To his surprise, however, Sledge received word on Sept. 24 that he was one of those 30 players to be invited to the 2003 Olympic Qualifying Team trials in Phoenix from Oct. 3-23. Team USA is managed by Expos skipper Frank Robinson.
Sledge is vying for one of the 24 spots on a squad that will play in Panama next month in the Americas Qualifying Event to make the eight-team baseball tournament in the 2004 Summer Olympics in Athens, Greece.
Sledge said playing for Team USA makes up for the fact that he didn't receive a September callup. The left-handed hitting Sledge wasn't promoted from Triple-A Edmonton because the Expos were over budget.
"I'm here now and I think it's a great honor to play for my country," Sledge said. "I'm not taking this for granted at all. They are saying that you are among the best playing this game."

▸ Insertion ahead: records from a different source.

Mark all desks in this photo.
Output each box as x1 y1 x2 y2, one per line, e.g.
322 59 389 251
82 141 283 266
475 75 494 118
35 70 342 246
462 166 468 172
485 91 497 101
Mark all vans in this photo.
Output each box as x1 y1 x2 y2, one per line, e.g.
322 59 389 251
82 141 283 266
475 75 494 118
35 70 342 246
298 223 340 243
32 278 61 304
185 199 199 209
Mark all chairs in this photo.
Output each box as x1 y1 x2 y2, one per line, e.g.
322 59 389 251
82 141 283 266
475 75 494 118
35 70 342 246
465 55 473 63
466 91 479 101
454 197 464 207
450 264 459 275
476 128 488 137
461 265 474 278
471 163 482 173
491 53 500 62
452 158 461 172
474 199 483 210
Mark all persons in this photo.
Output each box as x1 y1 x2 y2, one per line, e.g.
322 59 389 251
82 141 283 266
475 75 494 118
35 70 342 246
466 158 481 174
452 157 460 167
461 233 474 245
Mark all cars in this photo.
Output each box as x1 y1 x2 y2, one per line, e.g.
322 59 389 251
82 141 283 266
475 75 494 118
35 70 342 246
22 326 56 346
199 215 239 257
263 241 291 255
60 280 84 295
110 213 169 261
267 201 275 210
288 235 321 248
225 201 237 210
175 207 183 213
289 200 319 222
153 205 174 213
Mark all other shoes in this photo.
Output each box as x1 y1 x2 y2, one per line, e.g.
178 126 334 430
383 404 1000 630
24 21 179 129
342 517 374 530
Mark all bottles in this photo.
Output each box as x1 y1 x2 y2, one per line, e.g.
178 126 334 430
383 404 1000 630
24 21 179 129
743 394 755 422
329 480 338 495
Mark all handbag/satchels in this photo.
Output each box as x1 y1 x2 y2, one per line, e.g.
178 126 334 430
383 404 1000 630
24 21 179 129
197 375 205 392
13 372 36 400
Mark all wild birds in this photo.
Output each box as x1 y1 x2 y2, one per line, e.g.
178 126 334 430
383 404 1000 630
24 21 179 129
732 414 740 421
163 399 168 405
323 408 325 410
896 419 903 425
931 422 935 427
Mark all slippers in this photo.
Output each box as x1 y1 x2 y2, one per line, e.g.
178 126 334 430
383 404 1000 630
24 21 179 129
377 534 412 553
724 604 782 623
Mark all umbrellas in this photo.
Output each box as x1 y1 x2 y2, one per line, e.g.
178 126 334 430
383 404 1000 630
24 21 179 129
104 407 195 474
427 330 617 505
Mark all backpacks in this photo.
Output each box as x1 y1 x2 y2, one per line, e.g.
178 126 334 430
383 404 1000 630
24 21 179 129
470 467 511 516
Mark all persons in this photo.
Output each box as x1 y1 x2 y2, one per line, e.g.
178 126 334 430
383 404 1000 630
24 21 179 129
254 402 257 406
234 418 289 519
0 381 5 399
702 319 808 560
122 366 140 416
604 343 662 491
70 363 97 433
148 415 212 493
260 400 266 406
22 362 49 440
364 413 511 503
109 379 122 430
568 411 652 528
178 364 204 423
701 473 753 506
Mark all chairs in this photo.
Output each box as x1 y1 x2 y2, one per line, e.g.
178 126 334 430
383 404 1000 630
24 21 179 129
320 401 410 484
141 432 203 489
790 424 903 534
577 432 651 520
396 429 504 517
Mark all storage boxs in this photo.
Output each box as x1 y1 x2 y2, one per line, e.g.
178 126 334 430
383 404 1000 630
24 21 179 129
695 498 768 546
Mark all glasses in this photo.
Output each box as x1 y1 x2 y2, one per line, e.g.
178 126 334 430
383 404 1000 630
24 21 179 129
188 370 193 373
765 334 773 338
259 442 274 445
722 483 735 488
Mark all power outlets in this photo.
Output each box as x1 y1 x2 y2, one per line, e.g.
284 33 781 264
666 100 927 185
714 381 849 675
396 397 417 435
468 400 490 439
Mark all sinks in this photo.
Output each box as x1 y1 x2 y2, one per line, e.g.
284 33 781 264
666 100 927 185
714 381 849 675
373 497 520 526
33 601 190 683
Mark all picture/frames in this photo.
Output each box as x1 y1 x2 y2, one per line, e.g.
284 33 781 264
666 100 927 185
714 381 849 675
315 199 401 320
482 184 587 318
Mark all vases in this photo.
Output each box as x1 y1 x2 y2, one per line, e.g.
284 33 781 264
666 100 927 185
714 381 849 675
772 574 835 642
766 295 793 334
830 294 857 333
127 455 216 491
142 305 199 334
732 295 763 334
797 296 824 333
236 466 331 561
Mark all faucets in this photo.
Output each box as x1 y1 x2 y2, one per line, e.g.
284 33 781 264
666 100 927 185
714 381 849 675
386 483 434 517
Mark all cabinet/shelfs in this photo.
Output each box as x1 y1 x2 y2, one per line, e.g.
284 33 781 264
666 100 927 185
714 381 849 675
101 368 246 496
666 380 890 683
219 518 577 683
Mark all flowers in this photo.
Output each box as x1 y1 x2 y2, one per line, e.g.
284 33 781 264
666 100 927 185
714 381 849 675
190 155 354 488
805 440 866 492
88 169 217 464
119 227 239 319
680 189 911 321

While in Edmonton, Sledge, 26, showed that he was clearly the best prospect in the Expos organization. In 131 games, he hit .324 with 22 home runs and 92 RBIs. He was the only player in the Expos' minor league system to drive in 90 or more runs. For the first time in his short career, Sledge showed signs that he could hit for power and drive in runs. Prior to 2003, he never hit more than 11 home runs and his career high in RBIs was 77, both coming in Class-A ball in 2000.
"It couldn't come at a better time. I've been through all the levels, so maybe the Expos will see that I'm ready for the (big leagues)," he said.
Sledge credits his success in '03 to the fact that he spent most of Spring Training with the Major League club. From Day One, Robinson told him that he wasn't going north with the team. Robinson wanted Sledge to enjoy success at Triple-A first. However, according to Sledge, that didn't stop Robinson and hitting coach Tom McCraw from giving him advice.
"They helped me with my approach at the plate. My approach now is to not try and cover the whole plate. I'm looking for zones and driving the ball more," Sledge said.
Sledge's success has carried over with Team USA, where he started four of the first six games and is 7-for-18 (389) with three RBIs.
Sledge is hoping that his success will convince Robinson that he is ready for the big leagues.
"He's the manager of my organization. For him to look at me more, it give me an advantage. It's not going to have a bad effect on me," Sledge said.
Robinson believes that Sledge is ready for the big leagues and will have a very good career when it is all over.
"He's going to be a very good ballplayer when he gets to the big leagues," Robinson said. "He's still growing and he's still learning. I don't think he's going to be a big home run hitter, but he can drive the ball into the alleys and hit his fair share of home runs."
When his time with Team USA comes to an end, Sledge's season on the diamond will continue. He will play for Ponce in the Puerto Rican Winter League. Sledge says he is not tired and doesn't want to have a long layoff before Spring Training.
"I'm trying to get better and gain more experience," Sledge said. "It's a good time to play winter ball. I'll be better prepared going into Spring Training instead of coming in with a three- or four-month layoff."
There's a possibility that Sledge could be the starting right fielder if free agent Vladimir Guerrero decides not to re-sign with the club, and Sledge said that he is ready for the challenge.
"Nobody can fill Vladdy's shoes," Sledge said. "I'm just going to go out there and try to do my best and try to compete for a position out there. I've been through all the levels and I feel that my numbers speak for themselves. I just want an opportunity to see what I could do up there."